I think they are making little holes in my eggplant leaves.
I have never seen them before.
Could anybody identify them, please?
ID please : small grass hoppers in my eggplants
If it looks like a grasshopper, jumps like a grasshopper, and makes holes in plants like a grasshopper, It probably is a grasshopper.
Looks like a grasshopper to me, drthor.
yes ... it jumps and makes holes.
any remedy? apart squish squish ...
I think birds must eat these critters because I see very few of them in our garden.
Perhaps someone else will have a remedy. I'm hopeless when it comes to bad-bug control because, for the most part, I leave it to Mother Nature. She seems to do a great job on everything but squash vine borers.
Maybe you could swish them all out and then cover the eggplants with a fine netting. Some people eat those things. Doesn't sound too good, but to each his own.
My Eggplants will get too big for cover.
I did plant them in a different area of my garden to run away from flee beetles ...
those funny little grasshoppers are a NEW thing to me .... I will watch them.

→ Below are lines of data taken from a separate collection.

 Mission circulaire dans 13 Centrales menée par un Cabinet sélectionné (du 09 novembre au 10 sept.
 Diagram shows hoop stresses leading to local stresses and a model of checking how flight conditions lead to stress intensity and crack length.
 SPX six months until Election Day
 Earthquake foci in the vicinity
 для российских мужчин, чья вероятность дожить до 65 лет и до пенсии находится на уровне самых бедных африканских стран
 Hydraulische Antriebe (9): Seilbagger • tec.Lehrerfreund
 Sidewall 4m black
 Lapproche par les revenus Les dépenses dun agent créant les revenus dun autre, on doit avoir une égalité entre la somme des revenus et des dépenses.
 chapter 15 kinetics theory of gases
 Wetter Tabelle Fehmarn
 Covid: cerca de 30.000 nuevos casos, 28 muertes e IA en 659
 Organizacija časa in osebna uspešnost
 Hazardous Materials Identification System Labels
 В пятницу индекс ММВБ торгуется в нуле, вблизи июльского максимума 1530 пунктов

DrThor, I have found a neem oil spray to be the best solution for grasshoppers, best used in a direct contact spray. After a few hours/days, they will have lost their appetite and you know the rest of the story. There is also a commercial grasshopper bait available that may be effective, but not as transparent as the neem oil. Here are two other plant derived pesticides that might help:
Mexican Marigold (Tagetes erecta) Leaves
Materials: Mexican marigold leaves; soap; boiling water; mortar and pestle; strainer; pail. Method of preparation: Pound leaves and soak in hot water. Let stand for 24 hours. Strain. Dilute the filtrate with water at a ratio of 1:2; add 1 tsp soap to every quart of the extract.Target pests: Ants, aphids, grasshoppers.
Cloves (Syzygium aromaticum) have long been known to repel insects, kill flying insects like grasshoppers, and make your garden smell great. They contain the active ingredient eugenol, which comprises 72-90% of the essential oil extracted from cloves and is the compound most responsible for the cloves' aroma. While the oil has great properties, it is also anti-microbial and should be avoided for horticultural purposes, to say nothing of being very expensive. Purchasing whole cloves in bulk is the better value. A pound can be purchased from online vendors for less than US$15.00 and will last forever in a moderately sized garden. To use whole cloves may require a grinder or mortise. Materials/Tools: Cloves, ground or bulk, a grinder, water, and sprayer. Method of preparation: Use 2-3 tablespoons of ground cloves per gallon of water or soak whole cloves in warm water (not boiling water) overnight; mix well. How to use: Spray infested plants with watering can or hand sprayer; otherwise, spray soil. Target pests: Flying and soft body insects. Effect on humans: Therapeutic. The oil should be avoided if pregnant or liver or kidney conditions are health issues. Effect on non-target organisms: Mild.